Visual Studio happily provides a .NET Framework template for building a Windows Service (for C# or VB), which my app could work under pretty easily. Or there's a Worker Service template which is cross-platform .NET Core (for C# or F# only... for no technical reason whatsoever, Microsoft just didn't want to bother)
The Windows Service template provides basically the scaffolding entry points for every way you interact with a Windows Service, you can pretty much just paste the code in for what happens when the service starts and stops. This is straightforward and easy and you can tell was designed by the same sort of people who came up with the WinForms editor: It's simple, it's obvious, and anyone can do it.
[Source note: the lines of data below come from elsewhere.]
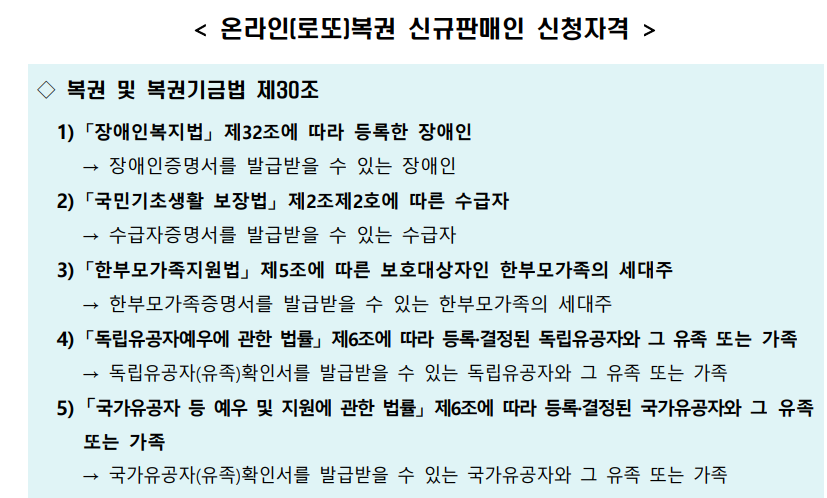 < 온라인(로또)복권 신규판매인 신청자격 >

◇ 복권 및 복권기금법 제30조

1) 「장애인복지법」 제32조에 따라 등록한 장애인
→ 장애인증명서를 발급받을 수 있는 장애인

2) 「국민기초생활 보장법」 제2조제2호에 따른 수급자
→ 수급자증명서를 발급받을 수 있는 수급자

3) 「한부모가족지원법」 제5조에 따른 보호대상자인 한부모가족의 세대주
→ 한부모가족증명서를 발급받을 수 있는 한부모가족의 세대주

4) 「독립유공자예우에 관한 법률」 제6조에 따라 등록·결정된 독립유공자와 그 유족 또는 가족
→ 독립유공자(유족)확인서를 발급받을 수 있는 독립유공자와 그 유족 또는 가족

5) 「국가유공자 등 예우 및 지원에 관한 법률」 제6조에 따라 등록·결정된 국가유공자와 그 유족 또는 가족
→ 국가유공자(유족)확인서를 발급받을 수 있는 국가유공자와 그 유족 또는 가족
I wrote my first practical Windows service one day, and it was done that day.
There's instructions for turning a Worker Service into a Windows Service here: https://docs.microsoft.com/en-us/dotnet/core/extensions/wind... I think it's safe to say, this is not simple or straightforward in any way (especially since "Rewrite the entire worker class" is a step here...
And that gets you back to... a Windows-only service? What the actual heck?
So here's what I am mind-boggled hasn't happened here: Microsoft should have a cross-platform service template (in all supported languages, please and thank you), and it should give you entry points for starting and stopping the service and such which are all pretty much the same between operating systems, and then it should handle the scaffolding to translate it to the appropriate OS out of the box.